With kernel patch [1], x86_64 will add extra padding for kernel stack,
as a result, the pt_regs will be shift down by the offset of padding.
Without the patch, the values of registers read from pt_regs will be
incorrect.
Though currently the TOP_OF_KERNEL_STACK_PADDING is configured by
Kconfig, according to kernel code comment [2], the value may be made
dynamicly later. In addition there might be systems compiled without
Kconfig avaliable. So in this patch, we will calculate the value of
TOP_OF_KERNEL_STACK_PADDING.
The calculation is as follows:
1) in startup_64(), there is a lea instruction as:
leaq (__end_init_task - TOP_OF_KERNEL_STACK_PADDING - PTREGS_SIZE)(%rip), %rsp
2) in rewind_stack_and_make_dead(), there is a lea instruction as:
leaq -PTREGS_SIZE(%rax), %rsp
The disassembled 2 instructions will be like:
1) 0xffffffff93a0007d <startup_64+3>: lea 0x1e03ec4(%rip),%rsp #
0xffffffff95803f48
^^^^^^^^^^^^^^^^^^^^
2) 0xffffffff93a0465a <rewind_stack_and_make_dead+10>: lea -0xa8(%rax),%rsp
^^^^
0xffffffff95803f48 is the value of (__end_init_task -
TOP_OF_KERNEL_STACK_PADDING - PTREGS_SIZE), and 0xa8 is the value of
PTREGS_SIZE, __end_init_task can be get by symbol reading.

Set task A> Rewrite the lines of the listing from the line containing "Looking at the positions, is" through the line containing "179 centimetres", swapping "green leaf" for "plant leaf" and keeping everything else the same.

Extracted entries>
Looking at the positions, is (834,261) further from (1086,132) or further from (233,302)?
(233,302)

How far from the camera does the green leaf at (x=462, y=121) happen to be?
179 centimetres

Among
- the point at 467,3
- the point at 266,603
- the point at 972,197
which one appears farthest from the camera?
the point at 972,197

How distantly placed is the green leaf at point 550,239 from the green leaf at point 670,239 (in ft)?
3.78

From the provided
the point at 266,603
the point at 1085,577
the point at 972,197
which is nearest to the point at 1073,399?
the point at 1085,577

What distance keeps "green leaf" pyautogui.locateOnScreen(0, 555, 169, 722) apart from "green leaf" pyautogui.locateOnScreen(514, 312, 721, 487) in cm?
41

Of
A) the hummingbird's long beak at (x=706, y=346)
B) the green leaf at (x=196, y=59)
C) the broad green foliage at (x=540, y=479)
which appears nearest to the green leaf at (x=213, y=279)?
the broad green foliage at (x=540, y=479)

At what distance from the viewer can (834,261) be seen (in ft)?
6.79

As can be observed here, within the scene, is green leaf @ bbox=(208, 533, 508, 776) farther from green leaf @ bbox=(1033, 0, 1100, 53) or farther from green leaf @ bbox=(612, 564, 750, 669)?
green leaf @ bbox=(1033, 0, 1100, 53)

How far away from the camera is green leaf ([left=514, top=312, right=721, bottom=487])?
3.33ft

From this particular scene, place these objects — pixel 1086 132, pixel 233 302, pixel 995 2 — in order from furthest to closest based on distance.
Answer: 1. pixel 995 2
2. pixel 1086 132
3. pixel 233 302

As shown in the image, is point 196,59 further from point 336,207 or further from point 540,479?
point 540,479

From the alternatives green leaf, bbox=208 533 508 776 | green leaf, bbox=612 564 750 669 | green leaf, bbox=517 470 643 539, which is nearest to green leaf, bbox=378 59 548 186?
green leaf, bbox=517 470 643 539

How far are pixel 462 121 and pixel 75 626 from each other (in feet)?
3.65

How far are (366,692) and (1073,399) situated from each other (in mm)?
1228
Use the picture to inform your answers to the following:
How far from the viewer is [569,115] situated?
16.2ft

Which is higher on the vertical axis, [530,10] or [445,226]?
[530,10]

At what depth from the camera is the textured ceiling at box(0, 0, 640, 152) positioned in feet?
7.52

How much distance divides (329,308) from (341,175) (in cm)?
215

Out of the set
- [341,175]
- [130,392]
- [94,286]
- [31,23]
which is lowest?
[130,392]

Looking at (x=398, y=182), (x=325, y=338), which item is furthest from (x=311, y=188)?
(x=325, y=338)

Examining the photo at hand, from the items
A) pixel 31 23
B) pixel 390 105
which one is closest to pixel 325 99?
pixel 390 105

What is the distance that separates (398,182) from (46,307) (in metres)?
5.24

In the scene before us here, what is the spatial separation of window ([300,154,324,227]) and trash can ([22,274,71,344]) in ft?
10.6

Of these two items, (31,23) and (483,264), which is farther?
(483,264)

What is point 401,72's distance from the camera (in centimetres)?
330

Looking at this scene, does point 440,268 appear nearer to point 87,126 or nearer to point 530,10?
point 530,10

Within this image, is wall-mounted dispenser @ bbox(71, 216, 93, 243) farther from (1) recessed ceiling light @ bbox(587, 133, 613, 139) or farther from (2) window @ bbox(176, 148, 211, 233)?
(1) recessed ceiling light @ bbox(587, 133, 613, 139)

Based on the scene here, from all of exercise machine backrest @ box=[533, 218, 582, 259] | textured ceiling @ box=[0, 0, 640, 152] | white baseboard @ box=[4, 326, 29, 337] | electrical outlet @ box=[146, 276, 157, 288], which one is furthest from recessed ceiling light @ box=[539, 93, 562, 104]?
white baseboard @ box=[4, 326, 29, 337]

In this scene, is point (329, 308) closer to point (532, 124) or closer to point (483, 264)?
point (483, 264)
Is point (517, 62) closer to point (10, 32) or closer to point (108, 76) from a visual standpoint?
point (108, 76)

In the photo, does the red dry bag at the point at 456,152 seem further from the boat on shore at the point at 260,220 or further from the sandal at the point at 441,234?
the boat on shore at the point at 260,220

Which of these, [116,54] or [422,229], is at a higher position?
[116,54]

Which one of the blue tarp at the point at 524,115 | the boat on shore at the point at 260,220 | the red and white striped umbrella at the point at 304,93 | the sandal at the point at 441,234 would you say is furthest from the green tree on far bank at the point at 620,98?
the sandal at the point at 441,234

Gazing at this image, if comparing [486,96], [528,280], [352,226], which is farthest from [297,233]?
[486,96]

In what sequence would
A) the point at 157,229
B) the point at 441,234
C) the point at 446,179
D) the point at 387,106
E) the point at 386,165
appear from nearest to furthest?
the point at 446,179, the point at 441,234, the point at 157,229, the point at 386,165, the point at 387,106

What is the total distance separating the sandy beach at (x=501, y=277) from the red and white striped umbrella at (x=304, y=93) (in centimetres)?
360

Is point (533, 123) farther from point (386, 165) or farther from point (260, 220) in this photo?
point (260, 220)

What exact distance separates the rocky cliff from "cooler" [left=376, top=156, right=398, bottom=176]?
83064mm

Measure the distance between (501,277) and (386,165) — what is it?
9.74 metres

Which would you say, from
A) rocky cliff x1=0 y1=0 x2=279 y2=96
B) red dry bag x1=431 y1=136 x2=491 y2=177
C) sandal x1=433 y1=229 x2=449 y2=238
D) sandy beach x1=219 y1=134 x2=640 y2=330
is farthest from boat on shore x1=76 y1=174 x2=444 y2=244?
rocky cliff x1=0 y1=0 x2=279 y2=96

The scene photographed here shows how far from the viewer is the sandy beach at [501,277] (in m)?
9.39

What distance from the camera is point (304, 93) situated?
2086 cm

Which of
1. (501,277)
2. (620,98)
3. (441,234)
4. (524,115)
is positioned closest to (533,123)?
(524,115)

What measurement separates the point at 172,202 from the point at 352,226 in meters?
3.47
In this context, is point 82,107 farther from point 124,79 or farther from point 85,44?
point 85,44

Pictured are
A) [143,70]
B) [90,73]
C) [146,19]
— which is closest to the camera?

==

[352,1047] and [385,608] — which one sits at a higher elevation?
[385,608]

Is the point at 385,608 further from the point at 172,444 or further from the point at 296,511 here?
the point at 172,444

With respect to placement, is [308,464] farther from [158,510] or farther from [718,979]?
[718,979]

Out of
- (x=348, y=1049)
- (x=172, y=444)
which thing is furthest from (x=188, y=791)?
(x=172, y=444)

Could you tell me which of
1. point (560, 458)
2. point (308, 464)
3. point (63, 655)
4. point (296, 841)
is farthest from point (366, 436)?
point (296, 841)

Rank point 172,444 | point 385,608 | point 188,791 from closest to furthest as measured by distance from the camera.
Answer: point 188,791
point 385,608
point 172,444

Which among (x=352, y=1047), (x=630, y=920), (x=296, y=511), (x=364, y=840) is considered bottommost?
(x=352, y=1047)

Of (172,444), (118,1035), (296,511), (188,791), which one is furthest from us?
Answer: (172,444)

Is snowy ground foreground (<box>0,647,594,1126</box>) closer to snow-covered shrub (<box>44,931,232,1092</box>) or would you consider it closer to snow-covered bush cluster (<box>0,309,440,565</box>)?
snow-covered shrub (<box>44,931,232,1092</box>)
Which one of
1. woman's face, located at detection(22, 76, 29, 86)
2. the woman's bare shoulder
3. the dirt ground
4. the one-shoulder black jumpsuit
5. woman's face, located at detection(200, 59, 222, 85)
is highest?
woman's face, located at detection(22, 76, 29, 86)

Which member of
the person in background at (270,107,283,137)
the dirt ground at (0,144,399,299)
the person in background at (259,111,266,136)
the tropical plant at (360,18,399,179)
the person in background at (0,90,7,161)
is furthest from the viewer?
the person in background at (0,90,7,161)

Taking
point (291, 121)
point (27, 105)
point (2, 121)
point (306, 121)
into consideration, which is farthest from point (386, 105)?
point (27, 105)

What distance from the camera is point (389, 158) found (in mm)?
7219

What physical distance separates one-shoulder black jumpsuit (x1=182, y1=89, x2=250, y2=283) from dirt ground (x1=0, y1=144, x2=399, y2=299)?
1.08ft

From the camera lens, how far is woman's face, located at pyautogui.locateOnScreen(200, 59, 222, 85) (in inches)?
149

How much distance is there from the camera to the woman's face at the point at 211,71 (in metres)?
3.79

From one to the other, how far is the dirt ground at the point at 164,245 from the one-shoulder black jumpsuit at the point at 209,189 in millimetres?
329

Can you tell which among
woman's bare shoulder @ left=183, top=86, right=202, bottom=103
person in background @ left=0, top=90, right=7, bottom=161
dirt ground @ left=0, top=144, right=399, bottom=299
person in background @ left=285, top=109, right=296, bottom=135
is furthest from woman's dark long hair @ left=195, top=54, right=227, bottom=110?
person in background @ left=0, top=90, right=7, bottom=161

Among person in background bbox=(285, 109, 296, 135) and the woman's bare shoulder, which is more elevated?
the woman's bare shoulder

--

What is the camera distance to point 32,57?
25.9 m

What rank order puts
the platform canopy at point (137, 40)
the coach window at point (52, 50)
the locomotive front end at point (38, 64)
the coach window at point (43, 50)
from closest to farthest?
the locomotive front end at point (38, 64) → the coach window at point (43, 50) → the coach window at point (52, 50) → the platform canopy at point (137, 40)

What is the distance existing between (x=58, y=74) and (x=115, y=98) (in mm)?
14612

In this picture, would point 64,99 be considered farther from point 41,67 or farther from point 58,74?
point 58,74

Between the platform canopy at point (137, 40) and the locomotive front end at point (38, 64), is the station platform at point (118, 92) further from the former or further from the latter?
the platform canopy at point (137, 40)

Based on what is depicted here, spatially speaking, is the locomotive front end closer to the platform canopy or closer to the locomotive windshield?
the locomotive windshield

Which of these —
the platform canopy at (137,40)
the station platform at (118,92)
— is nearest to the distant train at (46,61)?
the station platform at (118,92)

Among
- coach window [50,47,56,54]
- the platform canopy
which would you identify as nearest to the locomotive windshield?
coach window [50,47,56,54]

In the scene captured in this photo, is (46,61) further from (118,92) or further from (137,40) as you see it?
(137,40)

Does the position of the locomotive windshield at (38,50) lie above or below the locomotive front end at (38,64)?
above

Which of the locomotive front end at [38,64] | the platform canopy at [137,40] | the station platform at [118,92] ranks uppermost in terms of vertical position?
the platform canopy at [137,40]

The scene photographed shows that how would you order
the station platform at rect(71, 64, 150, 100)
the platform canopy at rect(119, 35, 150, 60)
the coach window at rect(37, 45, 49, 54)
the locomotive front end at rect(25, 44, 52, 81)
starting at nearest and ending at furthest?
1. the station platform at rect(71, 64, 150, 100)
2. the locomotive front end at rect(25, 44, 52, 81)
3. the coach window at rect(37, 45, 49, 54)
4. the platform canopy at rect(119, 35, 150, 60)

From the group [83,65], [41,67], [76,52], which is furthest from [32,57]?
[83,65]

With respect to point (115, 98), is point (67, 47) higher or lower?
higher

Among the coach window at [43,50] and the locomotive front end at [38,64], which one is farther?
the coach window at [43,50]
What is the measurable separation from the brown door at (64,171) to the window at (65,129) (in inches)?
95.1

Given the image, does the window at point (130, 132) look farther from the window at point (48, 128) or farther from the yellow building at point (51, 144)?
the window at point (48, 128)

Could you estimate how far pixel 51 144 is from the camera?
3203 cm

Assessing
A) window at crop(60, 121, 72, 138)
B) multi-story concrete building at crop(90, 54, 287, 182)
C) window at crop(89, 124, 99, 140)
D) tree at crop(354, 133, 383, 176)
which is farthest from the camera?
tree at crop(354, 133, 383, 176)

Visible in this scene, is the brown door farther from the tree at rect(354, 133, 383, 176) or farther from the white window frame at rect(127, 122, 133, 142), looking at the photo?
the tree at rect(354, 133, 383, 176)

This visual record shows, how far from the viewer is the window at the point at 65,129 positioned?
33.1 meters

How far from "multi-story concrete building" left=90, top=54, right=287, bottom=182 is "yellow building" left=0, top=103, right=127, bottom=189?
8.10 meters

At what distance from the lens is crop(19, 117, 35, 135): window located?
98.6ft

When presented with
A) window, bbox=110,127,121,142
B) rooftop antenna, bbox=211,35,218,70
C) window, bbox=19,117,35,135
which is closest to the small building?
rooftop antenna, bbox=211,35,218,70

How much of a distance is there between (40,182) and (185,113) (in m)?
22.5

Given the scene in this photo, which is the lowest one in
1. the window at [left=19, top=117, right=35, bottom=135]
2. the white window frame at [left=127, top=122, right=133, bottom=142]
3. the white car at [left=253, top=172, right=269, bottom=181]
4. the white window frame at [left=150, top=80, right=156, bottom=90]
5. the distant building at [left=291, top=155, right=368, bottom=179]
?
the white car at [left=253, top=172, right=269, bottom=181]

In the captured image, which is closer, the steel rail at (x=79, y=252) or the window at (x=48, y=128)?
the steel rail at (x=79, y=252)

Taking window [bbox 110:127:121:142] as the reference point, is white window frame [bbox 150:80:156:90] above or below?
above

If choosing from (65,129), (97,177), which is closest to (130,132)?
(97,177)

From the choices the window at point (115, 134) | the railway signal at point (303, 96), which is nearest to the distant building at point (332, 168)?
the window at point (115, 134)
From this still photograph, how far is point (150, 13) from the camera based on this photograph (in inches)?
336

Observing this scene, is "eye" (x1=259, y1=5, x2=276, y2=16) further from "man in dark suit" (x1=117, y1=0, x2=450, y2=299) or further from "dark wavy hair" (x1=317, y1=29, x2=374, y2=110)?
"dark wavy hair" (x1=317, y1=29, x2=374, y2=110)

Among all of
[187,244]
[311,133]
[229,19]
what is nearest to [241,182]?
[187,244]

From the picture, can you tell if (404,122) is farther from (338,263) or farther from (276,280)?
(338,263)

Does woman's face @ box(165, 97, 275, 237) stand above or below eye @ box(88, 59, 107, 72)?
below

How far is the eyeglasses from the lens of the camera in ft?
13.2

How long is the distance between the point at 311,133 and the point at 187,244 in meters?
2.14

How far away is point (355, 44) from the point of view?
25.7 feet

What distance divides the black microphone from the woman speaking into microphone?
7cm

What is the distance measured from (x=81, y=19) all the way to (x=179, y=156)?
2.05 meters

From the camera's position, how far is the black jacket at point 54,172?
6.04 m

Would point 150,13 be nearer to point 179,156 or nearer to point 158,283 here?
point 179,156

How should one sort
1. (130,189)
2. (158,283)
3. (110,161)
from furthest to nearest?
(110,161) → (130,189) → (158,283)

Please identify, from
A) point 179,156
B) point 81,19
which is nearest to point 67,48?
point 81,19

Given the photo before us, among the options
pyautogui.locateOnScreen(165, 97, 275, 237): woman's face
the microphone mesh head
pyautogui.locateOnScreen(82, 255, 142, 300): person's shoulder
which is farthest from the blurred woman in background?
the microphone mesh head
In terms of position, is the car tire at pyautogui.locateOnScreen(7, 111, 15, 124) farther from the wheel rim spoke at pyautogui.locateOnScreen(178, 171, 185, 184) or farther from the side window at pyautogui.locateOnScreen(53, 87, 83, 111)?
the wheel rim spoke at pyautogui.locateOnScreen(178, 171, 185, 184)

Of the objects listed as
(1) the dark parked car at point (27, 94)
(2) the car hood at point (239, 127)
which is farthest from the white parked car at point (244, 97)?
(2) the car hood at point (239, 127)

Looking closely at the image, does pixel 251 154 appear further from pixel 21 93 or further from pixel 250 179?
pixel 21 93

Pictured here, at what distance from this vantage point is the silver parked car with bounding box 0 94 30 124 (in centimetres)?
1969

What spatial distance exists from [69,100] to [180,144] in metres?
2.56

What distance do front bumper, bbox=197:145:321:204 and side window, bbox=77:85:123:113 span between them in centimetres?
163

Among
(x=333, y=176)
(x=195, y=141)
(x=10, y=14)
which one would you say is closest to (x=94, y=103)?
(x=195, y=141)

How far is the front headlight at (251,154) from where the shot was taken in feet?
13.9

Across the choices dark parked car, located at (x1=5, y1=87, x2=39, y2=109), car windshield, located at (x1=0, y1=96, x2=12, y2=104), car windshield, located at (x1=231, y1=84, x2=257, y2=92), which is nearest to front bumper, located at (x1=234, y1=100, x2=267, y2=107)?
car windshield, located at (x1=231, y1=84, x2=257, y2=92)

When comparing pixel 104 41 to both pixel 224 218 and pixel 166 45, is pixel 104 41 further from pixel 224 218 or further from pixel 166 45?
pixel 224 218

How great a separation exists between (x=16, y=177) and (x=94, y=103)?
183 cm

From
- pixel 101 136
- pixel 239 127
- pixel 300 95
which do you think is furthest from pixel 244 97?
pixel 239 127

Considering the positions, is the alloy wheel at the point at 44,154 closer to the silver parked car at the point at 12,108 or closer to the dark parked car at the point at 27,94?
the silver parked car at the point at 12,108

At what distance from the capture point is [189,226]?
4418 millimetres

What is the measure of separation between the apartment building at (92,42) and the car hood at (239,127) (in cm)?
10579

Set task B>
Answer these questions about the kernel patch description:
(i) Which lea instruction does it show in rewind_stack_and_make_dead()?
(ii) What value does it give for PTREGS_SIZE?
(iii) How can __end_init_task be obtained?

Expected answer A>
Looking at the positions, is (834,261) further from (1086,132) or further from (233,302)?
(233,302)

How far from the camera does the plant leaf at (x=462, y=121) happen to be?
179 centimetres

Expected answer B>
(i) leaq -PTREGS_SIZE(%rax), %rsp
(ii) 0xa8
(iii) By symbol reading.